Think it like this: Your automation checks the application BY (and including) the GUI. The automation takes the GUI as interface while the very nature of Graphical User Interface is to be used by humans.
Surely you should check the GUI itself and its integration with the server. But for business logic you could APIs as well.

I suggest to think about what you try to achieve with what automation.
For what is the current automation used and what could potentially changed in the future.
(Sometimes automation is used to counterbalance bad testing / bad test processes, finally distrust.)

I find this hard on GUI level. How do you do that?
By my experiences (most parts of) automation on GUI level (especial element locators) can be written only when the application is done for that part. You need an existing GUI to write the automation for it.
Its not just the locators alone, but also the structure of the GUI. Which elements are placed where, what is DOM hierarchy, on what elements do you need to wait.

Import is imo having a fast running GUI automation (as proposed in my previous comment), and in general fast feedback cycles by different meanings, to be able identify the changes fast.
e.g. the application developer changes the application code and minutes later can the automation developer (often refereed to as tester) run (e.g. locally) the related parts of the automation against it, finds the deviations and fix them.
I often change automation code on the feature branch on which the developers change the application.

I’m with Seb here too.
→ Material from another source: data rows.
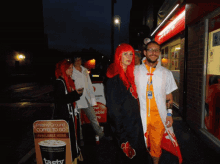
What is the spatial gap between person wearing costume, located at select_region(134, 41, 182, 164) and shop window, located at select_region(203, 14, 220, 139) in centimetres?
163

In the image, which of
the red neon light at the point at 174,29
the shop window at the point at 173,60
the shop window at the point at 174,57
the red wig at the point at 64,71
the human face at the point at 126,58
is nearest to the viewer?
the human face at the point at 126,58

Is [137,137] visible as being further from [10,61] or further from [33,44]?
[33,44]

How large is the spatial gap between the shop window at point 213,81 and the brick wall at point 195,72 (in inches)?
8.2

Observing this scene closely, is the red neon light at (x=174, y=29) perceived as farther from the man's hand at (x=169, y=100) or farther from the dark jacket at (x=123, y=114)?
the dark jacket at (x=123, y=114)

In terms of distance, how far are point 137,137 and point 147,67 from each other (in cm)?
113

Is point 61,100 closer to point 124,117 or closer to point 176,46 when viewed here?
point 124,117

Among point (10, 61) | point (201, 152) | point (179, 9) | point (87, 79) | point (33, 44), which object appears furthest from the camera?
point (33, 44)

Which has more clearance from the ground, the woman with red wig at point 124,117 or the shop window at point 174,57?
the shop window at point 174,57

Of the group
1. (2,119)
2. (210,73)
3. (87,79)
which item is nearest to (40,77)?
(2,119)

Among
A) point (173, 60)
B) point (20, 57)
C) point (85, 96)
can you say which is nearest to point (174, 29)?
point (173, 60)

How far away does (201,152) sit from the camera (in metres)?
3.41

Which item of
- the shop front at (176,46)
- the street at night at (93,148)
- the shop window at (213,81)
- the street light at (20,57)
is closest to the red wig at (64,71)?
the street at night at (93,148)

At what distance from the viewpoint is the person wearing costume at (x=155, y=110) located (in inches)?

We all use web apps ourselves and find bugs in them every day. We then ask “Did you test this app?”
Imagine if the answer was “Yes we tested the API underneath it.” That would make your company the laugh. Testers shall test what the customer receives first and foremost. It’s like being that tester in the hammer factory, who checks that all the handles are made from finest Hickory, and has a straight grain, but does not check that they are wedged into the head properly.